STATED TASK: Quote exactly the lines running from the line with "Among options" to the end of the entries, including both, and nothing else.

Saved data entries

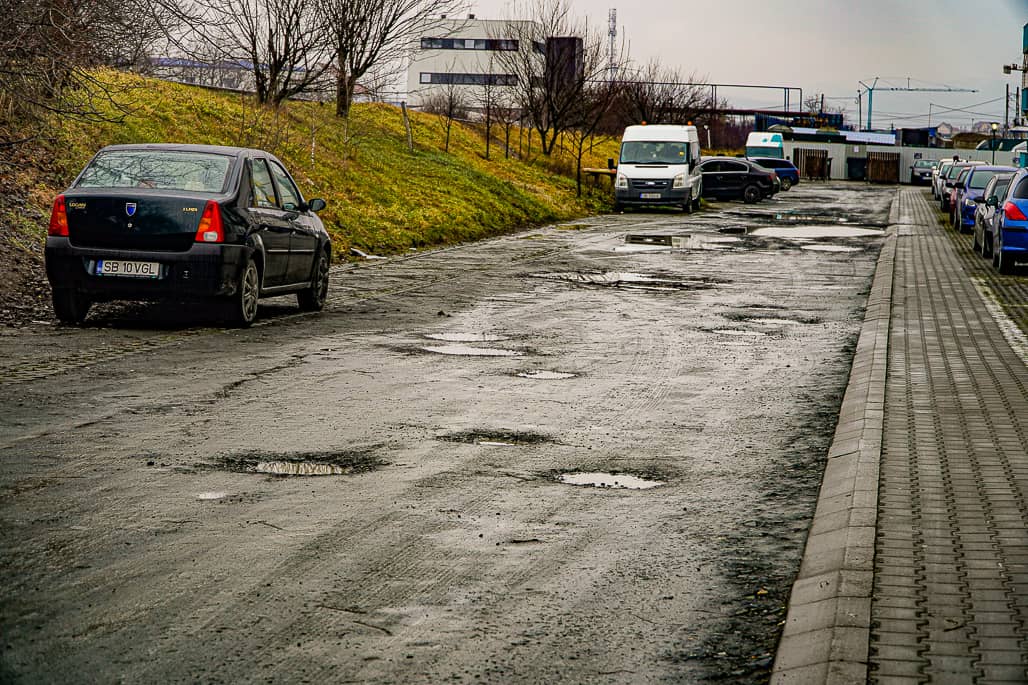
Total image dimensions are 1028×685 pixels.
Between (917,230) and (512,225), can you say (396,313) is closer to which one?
(512,225)

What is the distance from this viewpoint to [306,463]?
7.43 m

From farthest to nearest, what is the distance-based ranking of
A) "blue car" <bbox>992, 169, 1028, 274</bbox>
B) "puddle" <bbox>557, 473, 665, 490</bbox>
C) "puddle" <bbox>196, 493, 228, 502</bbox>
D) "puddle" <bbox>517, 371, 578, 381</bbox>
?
"blue car" <bbox>992, 169, 1028, 274</bbox> → "puddle" <bbox>517, 371, 578, 381</bbox> → "puddle" <bbox>557, 473, 665, 490</bbox> → "puddle" <bbox>196, 493, 228, 502</bbox>

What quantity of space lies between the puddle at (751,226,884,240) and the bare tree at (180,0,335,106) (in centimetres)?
1140

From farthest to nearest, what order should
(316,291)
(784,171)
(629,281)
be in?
(784,171) → (629,281) → (316,291)

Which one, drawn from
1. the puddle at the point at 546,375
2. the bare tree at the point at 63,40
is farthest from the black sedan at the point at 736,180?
the puddle at the point at 546,375

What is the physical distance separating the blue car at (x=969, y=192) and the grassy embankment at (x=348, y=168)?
1130cm

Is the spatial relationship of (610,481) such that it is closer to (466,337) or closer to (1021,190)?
Result: (466,337)

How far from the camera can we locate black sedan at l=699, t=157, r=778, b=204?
54.5 m

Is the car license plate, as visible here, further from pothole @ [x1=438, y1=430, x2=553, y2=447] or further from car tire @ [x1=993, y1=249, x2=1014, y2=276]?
car tire @ [x1=993, y1=249, x2=1014, y2=276]

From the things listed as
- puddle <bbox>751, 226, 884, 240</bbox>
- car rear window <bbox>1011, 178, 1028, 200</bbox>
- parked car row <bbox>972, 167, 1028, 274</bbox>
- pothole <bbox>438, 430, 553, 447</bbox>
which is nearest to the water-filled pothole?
puddle <bbox>751, 226, 884, 240</bbox>

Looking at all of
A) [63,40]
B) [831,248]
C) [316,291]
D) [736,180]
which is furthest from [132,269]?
[736,180]

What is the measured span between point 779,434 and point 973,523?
2729 mm

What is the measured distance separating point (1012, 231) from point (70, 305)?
15462 mm

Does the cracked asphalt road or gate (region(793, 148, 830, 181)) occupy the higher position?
gate (region(793, 148, 830, 181))
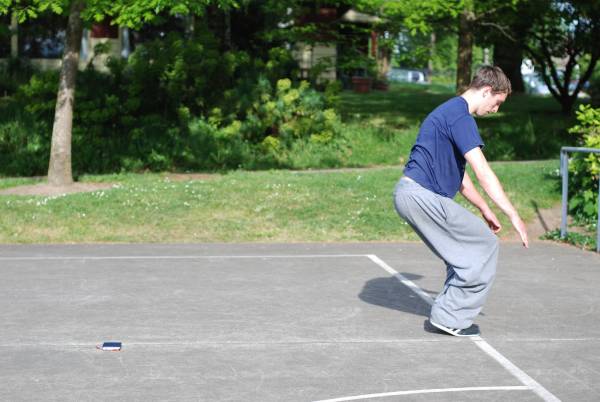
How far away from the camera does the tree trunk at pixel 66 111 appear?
1772 cm

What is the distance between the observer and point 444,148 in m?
7.54

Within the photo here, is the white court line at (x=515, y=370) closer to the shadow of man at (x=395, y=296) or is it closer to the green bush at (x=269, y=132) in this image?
the shadow of man at (x=395, y=296)

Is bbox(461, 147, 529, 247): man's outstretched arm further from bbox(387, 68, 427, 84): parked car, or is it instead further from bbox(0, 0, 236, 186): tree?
bbox(387, 68, 427, 84): parked car

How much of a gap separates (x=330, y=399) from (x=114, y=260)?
6610 millimetres

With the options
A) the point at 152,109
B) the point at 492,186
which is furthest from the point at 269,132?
the point at 492,186

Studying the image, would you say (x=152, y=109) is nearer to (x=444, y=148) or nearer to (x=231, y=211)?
(x=231, y=211)

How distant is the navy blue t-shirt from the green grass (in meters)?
6.87

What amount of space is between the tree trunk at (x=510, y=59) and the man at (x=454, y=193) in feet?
71.6

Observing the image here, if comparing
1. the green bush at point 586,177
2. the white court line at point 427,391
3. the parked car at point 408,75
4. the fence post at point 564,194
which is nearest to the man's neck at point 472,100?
the white court line at point 427,391

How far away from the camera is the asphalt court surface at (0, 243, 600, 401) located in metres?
6.35

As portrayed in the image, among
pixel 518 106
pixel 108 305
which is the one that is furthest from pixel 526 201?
pixel 518 106

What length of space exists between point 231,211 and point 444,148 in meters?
8.20

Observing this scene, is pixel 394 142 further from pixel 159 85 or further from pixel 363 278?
pixel 363 278

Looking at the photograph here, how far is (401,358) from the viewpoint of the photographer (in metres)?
7.13
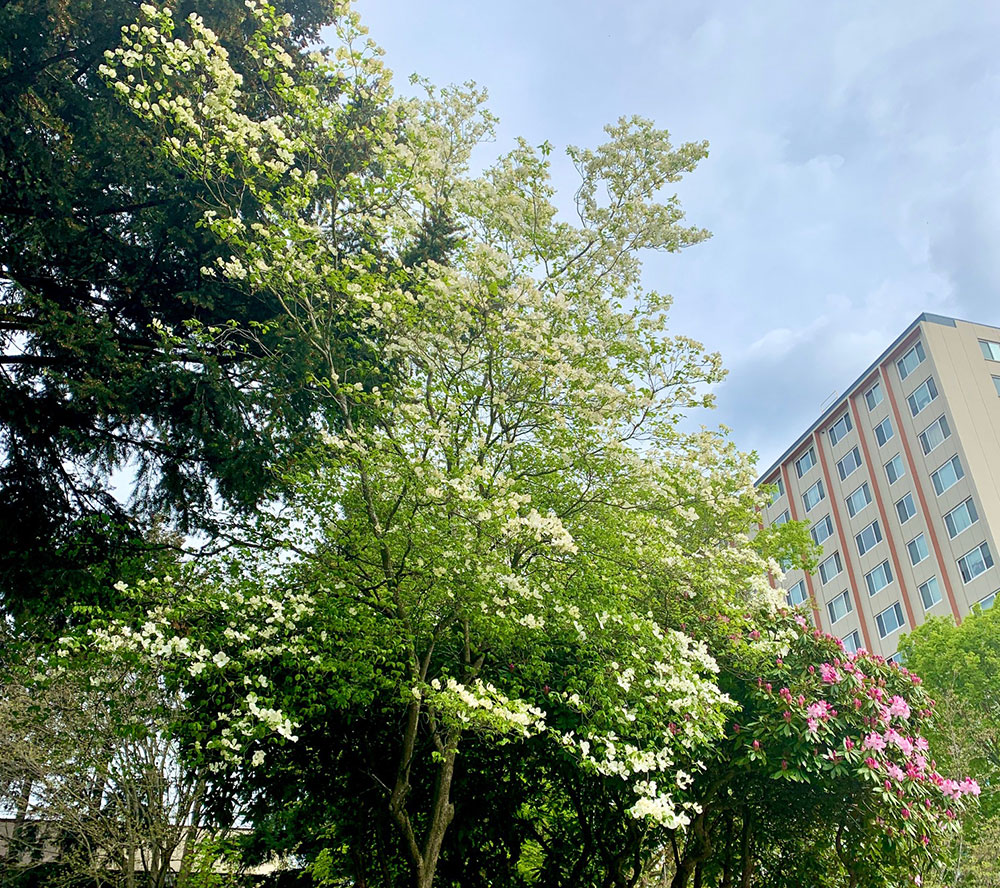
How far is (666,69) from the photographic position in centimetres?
1044

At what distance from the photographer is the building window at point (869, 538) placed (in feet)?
114

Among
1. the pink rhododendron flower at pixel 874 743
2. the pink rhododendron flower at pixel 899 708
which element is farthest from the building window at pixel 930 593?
the pink rhododendron flower at pixel 874 743

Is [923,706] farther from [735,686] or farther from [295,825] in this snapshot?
[295,825]

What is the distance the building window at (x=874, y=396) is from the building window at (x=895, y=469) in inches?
127

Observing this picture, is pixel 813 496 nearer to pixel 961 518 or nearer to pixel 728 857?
pixel 961 518

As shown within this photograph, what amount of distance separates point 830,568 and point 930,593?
7.26 metres

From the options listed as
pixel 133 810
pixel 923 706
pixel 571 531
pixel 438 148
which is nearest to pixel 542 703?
pixel 571 531

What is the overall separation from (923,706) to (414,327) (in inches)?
302

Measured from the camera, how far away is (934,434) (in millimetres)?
32344

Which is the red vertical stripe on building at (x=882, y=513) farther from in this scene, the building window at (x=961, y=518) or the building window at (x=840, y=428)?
the building window at (x=961, y=518)

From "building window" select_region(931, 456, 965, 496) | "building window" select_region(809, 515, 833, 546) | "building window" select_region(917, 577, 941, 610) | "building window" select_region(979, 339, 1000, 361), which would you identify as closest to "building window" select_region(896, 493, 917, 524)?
"building window" select_region(931, 456, 965, 496)

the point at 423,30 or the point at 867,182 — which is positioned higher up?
the point at 867,182

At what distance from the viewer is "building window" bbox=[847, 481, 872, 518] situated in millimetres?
36094

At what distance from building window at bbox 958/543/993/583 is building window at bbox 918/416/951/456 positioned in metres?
5.02
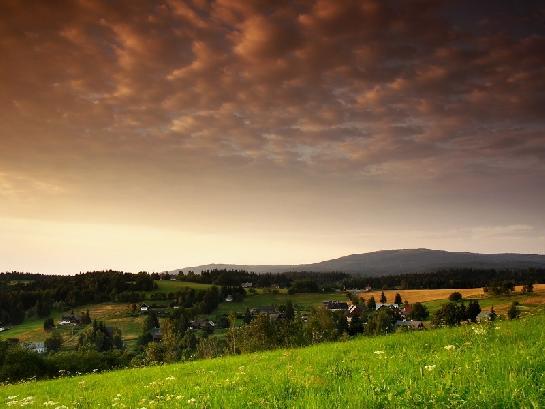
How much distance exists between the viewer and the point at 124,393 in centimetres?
1499

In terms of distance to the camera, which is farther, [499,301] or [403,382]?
[499,301]

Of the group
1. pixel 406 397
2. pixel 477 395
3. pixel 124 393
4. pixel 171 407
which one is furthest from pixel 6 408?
pixel 477 395

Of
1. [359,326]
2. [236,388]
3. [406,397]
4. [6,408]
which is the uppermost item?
[406,397]

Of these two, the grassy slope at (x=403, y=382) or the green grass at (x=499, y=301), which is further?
the green grass at (x=499, y=301)

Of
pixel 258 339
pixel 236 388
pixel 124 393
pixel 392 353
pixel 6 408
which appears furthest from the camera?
pixel 258 339

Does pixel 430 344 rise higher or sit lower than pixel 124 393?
higher

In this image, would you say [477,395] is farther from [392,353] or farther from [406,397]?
[392,353]

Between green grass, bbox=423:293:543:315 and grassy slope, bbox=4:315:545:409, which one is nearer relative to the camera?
grassy slope, bbox=4:315:545:409

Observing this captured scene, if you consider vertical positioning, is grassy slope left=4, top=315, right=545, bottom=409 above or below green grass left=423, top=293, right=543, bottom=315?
above

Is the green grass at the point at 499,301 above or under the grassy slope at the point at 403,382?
under

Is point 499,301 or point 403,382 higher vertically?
point 403,382

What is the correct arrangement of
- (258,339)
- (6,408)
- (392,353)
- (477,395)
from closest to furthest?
(477,395) < (392,353) < (6,408) < (258,339)

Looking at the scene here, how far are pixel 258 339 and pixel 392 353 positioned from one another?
79747mm

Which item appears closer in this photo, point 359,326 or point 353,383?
point 353,383
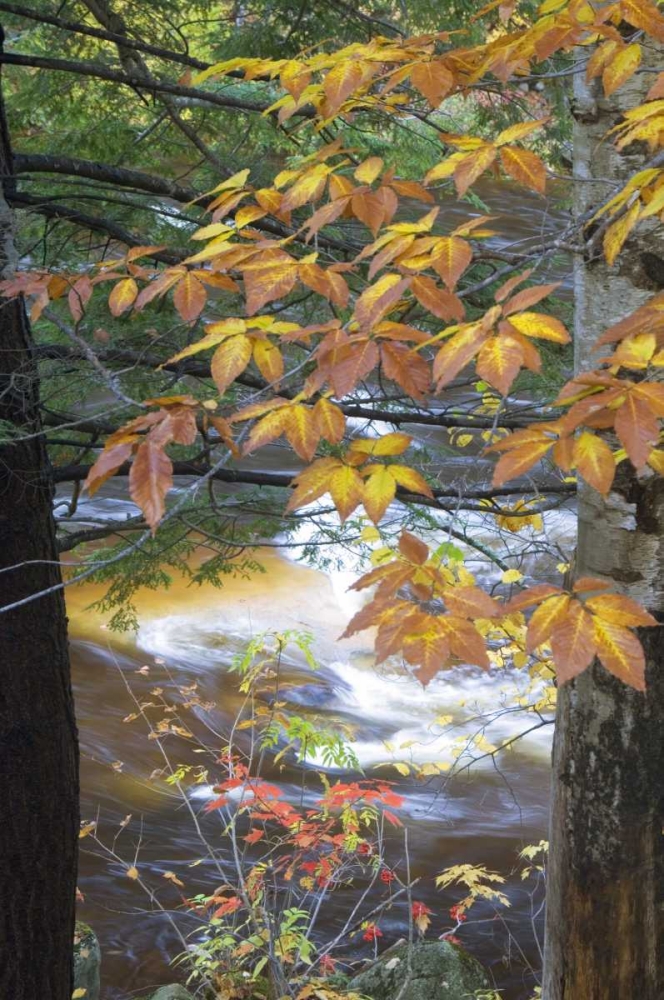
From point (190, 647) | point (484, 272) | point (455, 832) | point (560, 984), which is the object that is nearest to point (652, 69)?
point (484, 272)

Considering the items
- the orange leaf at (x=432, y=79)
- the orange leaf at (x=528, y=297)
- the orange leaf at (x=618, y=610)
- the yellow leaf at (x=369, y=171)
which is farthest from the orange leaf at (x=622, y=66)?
the orange leaf at (x=618, y=610)

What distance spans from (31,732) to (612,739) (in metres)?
2.26

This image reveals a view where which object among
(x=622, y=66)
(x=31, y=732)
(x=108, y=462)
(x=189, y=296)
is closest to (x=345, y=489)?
(x=108, y=462)

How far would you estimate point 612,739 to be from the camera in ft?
8.93

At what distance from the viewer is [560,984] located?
9.70 ft

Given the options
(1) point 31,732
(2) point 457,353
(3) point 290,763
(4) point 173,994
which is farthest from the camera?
(3) point 290,763

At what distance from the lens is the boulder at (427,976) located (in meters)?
4.87

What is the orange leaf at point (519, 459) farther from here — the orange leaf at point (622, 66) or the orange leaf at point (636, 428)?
the orange leaf at point (622, 66)

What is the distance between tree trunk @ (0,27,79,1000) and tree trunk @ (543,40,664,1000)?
1.99m

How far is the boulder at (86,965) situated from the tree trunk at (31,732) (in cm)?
109

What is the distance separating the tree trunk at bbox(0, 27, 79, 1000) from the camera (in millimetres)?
3625

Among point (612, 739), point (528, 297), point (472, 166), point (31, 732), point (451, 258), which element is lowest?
point (31, 732)

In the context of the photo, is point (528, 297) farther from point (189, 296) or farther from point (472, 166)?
point (189, 296)

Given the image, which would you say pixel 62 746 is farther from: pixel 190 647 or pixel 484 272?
pixel 190 647
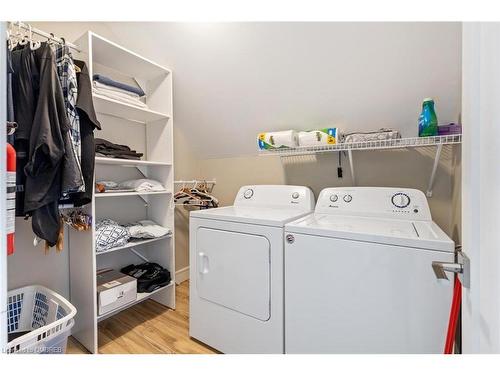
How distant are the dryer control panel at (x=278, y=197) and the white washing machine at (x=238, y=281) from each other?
148mm

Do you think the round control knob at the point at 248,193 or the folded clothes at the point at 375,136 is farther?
the round control knob at the point at 248,193

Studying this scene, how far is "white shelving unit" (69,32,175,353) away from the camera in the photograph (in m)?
1.70

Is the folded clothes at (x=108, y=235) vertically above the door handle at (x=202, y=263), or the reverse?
the folded clothes at (x=108, y=235)

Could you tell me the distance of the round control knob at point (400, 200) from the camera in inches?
57.2

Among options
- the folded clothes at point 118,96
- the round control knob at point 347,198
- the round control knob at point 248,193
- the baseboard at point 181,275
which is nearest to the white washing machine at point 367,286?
the round control knob at point 347,198

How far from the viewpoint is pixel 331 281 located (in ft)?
3.76

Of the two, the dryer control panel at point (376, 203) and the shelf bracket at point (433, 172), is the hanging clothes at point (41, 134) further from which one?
the shelf bracket at point (433, 172)

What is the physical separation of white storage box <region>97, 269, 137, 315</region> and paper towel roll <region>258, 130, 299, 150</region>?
150cm

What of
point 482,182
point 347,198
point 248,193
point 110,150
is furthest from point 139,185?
point 482,182

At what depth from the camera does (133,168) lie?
2197mm

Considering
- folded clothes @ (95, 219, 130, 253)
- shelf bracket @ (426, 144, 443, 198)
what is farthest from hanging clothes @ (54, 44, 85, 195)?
shelf bracket @ (426, 144, 443, 198)

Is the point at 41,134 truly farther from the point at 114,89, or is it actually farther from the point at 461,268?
the point at 461,268

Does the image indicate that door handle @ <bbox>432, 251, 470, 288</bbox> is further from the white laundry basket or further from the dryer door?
the white laundry basket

WRITTEN ANSWER:
Among options
- the folded clothes at point 118,96
- the round control knob at point 347,198
- the round control knob at point 248,193
- the baseboard at point 181,275
which is nearest to the white washing machine at point 367,286?
the round control knob at point 347,198

How far from the viewpoint is pixel 331 281 located (in ft)?
3.76

Of the two, the dryer control panel at point (376, 203) and the shelf bracket at point (433, 172), is the hanging clothes at point (41, 134) further from which one?
the shelf bracket at point (433, 172)

What is the physical separation of white storage box <region>97, 269, 137, 315</region> and paper towel roll <region>258, 130, 299, 150</region>?
150cm

What of
point 482,182
point 347,198
point 248,193
point 110,150
is furthest from point 139,185?
point 482,182

At what depth from the camera does (133,168) lie?
2197mm

Considering
- folded clothes @ (95, 219, 130, 253)
- shelf bracket @ (426, 144, 443, 198)
what is farthest from hanging clothes @ (54, 44, 85, 195)?
shelf bracket @ (426, 144, 443, 198)

Is the point at 41,134 truly farther from the point at 114,89, or is it actually farther from the point at 461,268?
the point at 461,268

Does the image indicate that door handle @ <bbox>432, 251, 470, 288</bbox> is further from the white laundry basket or further from the dryer door?
the white laundry basket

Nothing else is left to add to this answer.